April, the month of showers, taxes, fools, and poetry, is upon us. Why does that combination seem just right? Fools and poetry, at least. In the Sufi tradition, a wise fool is a disguise for a Sufi holy man who might get his head separated from his shoulders if he were overtly who he is, so he plays the fool with poetry and jests that are really something deeper.
Fun fact of April 1: Did you know that National Poetry Month was started by the Academy of American Poets? I didn’t until of course googling it. You can read about this and other Natl. Poetry Month facts on their website. Here’s why they chose April…
“We chose a month when poetry could be celebrated with the highest level of participation. April seemed the best time within the year to turn attention toward the art of poetry—in an ultimate effort to encourage poetry readership year-round.”
I’m great with that, except … hello, April 15? I won’t be reading so much poetry between now and April 15. Maybe a haiku each day until April 16. Actually, I might read a longer poem than that every day, for I surely will read one poem or more every day in April. And I will submit poetry every day of this coming month. That will force me to do some revising.
If you’re doing the daily poem-writing exercise, here are three good books with prompts to power you through:
The Crafty Poet: A Portable Workshop – Edited by Diane Lockward. “A poetry tutorial to inform and inspire poets. Includes model poems with prompts, writing tips, and interviews with poets.”
The Daily Poet – Edited by Kelli Russell Agodon and Martha Silano. “Write a poem a day every day of the year! The Daily Poet: Day-By-Day Prompts For Your Writing Practice (Published by Two Sylvias Press) offers a unique writing prompt for every day of the year.
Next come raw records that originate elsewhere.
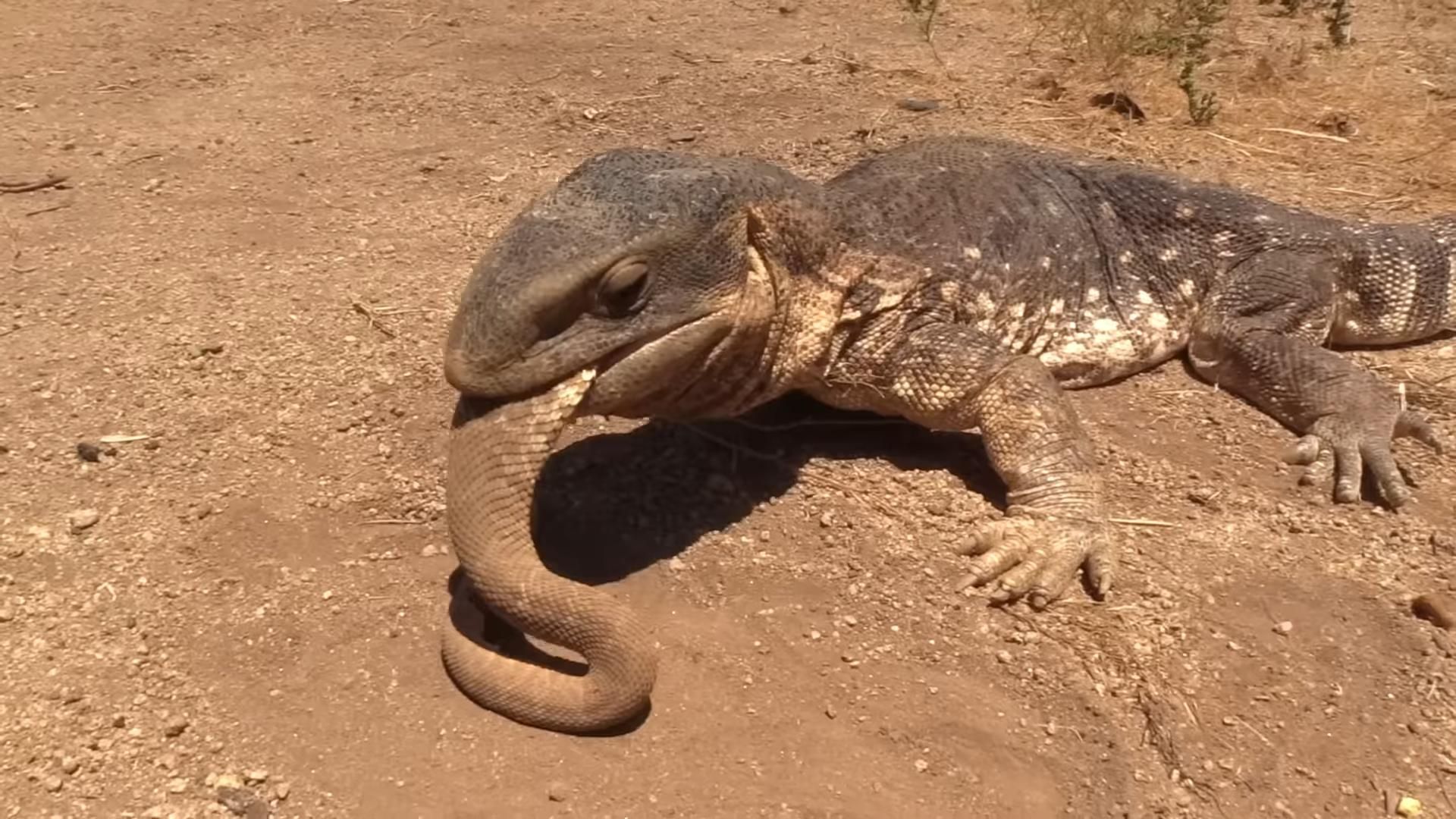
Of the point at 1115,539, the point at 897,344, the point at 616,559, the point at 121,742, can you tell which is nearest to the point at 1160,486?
the point at 1115,539

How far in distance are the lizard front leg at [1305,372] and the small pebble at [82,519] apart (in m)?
4.78

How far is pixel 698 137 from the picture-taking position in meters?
7.88

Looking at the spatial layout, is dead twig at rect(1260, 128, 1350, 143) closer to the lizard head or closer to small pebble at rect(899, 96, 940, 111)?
small pebble at rect(899, 96, 940, 111)

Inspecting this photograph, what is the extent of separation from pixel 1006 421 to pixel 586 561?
1.70 m

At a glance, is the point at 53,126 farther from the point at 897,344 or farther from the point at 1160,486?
the point at 1160,486

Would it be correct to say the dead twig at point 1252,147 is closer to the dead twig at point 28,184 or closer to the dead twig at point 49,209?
the dead twig at point 49,209

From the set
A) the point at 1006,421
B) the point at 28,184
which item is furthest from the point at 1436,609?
the point at 28,184

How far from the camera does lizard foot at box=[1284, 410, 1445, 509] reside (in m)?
4.66

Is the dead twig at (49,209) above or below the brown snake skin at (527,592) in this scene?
below

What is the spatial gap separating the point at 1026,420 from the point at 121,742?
3.27 m

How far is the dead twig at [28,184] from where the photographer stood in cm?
704

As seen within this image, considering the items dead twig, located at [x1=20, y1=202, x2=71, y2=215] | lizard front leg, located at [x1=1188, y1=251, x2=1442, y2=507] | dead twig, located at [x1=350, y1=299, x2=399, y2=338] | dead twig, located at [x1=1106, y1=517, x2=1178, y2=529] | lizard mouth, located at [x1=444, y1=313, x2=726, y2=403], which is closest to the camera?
lizard mouth, located at [x1=444, y1=313, x2=726, y2=403]

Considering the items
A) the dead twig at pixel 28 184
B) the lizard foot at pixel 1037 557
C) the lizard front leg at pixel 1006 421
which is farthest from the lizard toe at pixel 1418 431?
the dead twig at pixel 28 184

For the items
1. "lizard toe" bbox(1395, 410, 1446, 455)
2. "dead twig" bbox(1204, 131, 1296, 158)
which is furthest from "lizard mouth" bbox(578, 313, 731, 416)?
"dead twig" bbox(1204, 131, 1296, 158)
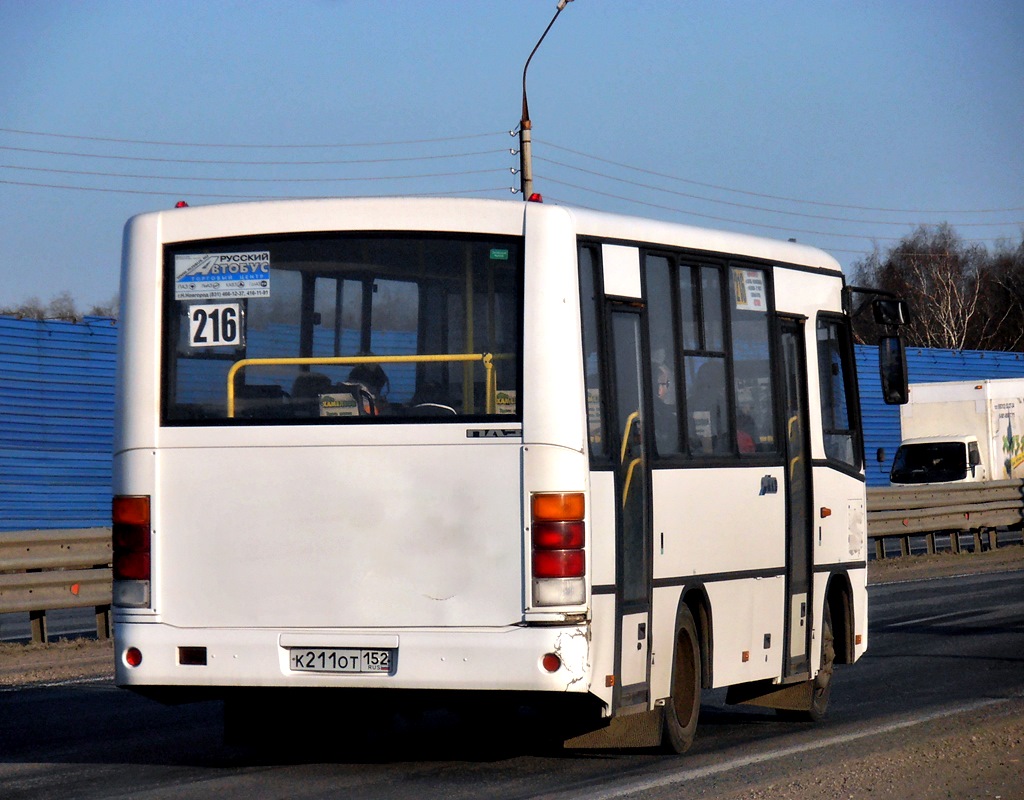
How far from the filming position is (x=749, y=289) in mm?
9898

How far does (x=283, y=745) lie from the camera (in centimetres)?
944

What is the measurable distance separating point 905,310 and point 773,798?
4815mm

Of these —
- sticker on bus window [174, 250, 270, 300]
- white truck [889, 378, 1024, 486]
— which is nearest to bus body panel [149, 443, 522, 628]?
sticker on bus window [174, 250, 270, 300]

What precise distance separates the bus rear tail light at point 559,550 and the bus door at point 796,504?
277 cm

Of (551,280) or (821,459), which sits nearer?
(551,280)

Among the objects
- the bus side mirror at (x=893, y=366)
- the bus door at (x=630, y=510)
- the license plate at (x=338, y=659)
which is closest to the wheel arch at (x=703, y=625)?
the bus door at (x=630, y=510)

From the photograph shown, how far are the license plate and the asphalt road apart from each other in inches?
22.7

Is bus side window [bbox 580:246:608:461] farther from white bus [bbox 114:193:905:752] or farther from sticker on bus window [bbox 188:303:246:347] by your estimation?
sticker on bus window [bbox 188:303:246:347]

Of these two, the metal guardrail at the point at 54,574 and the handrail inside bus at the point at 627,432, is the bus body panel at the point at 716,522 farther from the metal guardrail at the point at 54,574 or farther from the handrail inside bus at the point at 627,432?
the metal guardrail at the point at 54,574

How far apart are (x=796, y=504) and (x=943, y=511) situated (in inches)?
807

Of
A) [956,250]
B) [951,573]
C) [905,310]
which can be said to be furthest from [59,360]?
[956,250]

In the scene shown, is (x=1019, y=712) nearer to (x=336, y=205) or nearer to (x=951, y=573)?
(x=336, y=205)

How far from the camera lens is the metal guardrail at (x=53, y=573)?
50.5 feet

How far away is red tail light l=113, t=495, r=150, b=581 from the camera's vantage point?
26.9ft
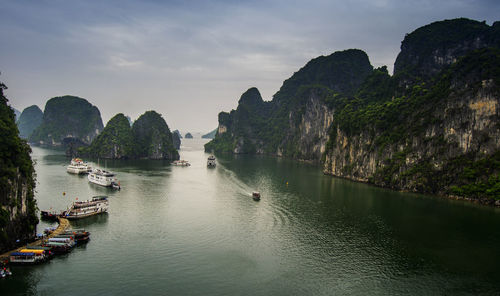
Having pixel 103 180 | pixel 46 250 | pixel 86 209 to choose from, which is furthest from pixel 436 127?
pixel 103 180

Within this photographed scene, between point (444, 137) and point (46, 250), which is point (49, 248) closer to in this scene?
point (46, 250)

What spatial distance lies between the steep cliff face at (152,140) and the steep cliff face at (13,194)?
13095 centimetres

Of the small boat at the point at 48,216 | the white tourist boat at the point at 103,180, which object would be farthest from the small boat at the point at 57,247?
the white tourist boat at the point at 103,180

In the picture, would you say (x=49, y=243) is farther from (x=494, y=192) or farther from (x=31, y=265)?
(x=494, y=192)

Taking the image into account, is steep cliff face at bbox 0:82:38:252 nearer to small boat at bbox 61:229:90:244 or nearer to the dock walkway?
the dock walkway

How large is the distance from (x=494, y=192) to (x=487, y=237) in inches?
956

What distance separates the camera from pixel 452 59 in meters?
126

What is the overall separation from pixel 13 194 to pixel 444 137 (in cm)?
8913

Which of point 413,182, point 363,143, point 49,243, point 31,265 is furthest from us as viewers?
point 363,143

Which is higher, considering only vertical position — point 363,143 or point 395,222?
point 363,143

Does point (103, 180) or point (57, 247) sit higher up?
point (103, 180)

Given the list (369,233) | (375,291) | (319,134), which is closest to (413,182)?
(369,233)

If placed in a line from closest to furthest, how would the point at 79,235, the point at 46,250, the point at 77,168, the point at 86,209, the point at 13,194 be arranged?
the point at 46,250
the point at 13,194
the point at 79,235
the point at 86,209
the point at 77,168

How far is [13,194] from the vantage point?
3741 cm
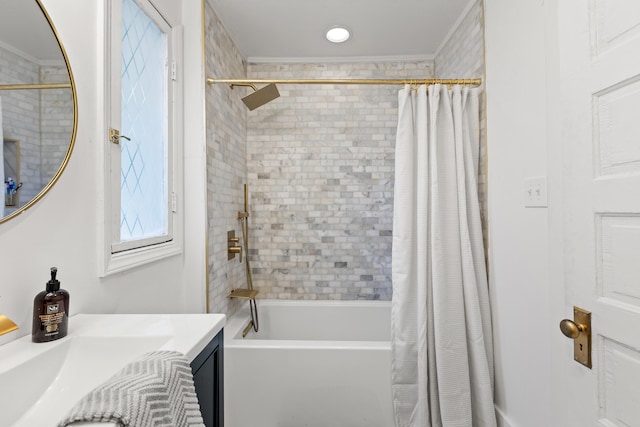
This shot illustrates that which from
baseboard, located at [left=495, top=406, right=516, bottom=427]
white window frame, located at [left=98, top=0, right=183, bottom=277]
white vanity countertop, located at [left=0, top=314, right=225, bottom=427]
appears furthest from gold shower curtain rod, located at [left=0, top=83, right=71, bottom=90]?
baseboard, located at [left=495, top=406, right=516, bottom=427]

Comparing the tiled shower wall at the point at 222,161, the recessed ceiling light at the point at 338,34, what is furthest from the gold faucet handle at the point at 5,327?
the recessed ceiling light at the point at 338,34

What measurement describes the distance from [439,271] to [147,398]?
1.43m

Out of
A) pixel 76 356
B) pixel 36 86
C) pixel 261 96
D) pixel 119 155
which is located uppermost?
pixel 261 96

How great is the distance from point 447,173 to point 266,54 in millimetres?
1839

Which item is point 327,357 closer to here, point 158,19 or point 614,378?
point 614,378

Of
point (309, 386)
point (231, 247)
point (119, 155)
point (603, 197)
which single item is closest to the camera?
point (603, 197)

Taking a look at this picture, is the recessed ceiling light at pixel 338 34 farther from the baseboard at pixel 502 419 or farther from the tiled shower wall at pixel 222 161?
the baseboard at pixel 502 419

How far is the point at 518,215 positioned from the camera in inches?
56.6

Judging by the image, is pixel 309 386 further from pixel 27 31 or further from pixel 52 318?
pixel 27 31

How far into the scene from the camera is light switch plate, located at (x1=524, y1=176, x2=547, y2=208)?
128 cm

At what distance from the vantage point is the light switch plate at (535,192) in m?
1.28

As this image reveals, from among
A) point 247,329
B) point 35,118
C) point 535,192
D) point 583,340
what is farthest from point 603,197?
point 247,329

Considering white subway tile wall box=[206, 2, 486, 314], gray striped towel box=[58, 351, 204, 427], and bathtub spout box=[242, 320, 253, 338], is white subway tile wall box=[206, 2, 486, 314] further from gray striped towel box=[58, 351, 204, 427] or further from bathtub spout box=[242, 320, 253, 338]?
gray striped towel box=[58, 351, 204, 427]

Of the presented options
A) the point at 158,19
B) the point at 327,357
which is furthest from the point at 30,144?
the point at 327,357
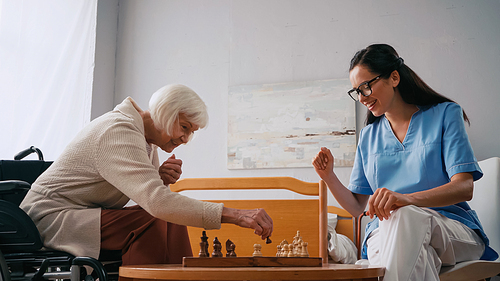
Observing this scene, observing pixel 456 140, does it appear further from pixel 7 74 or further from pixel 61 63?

Created by poets for poets, this calendar of exercises offers inspiration and a place to begin.”
Vibrant Words: Ideas and Inspirations for Poets – Edited by Erica Goss. “Vibrant Words is a book of poetry writing prompts intended to spark creativity, banish writer’s block, and inspire new ideas. You’ll find out why you need core strength to write well, that poetry waits in parking lots, and what you can do with just one word.”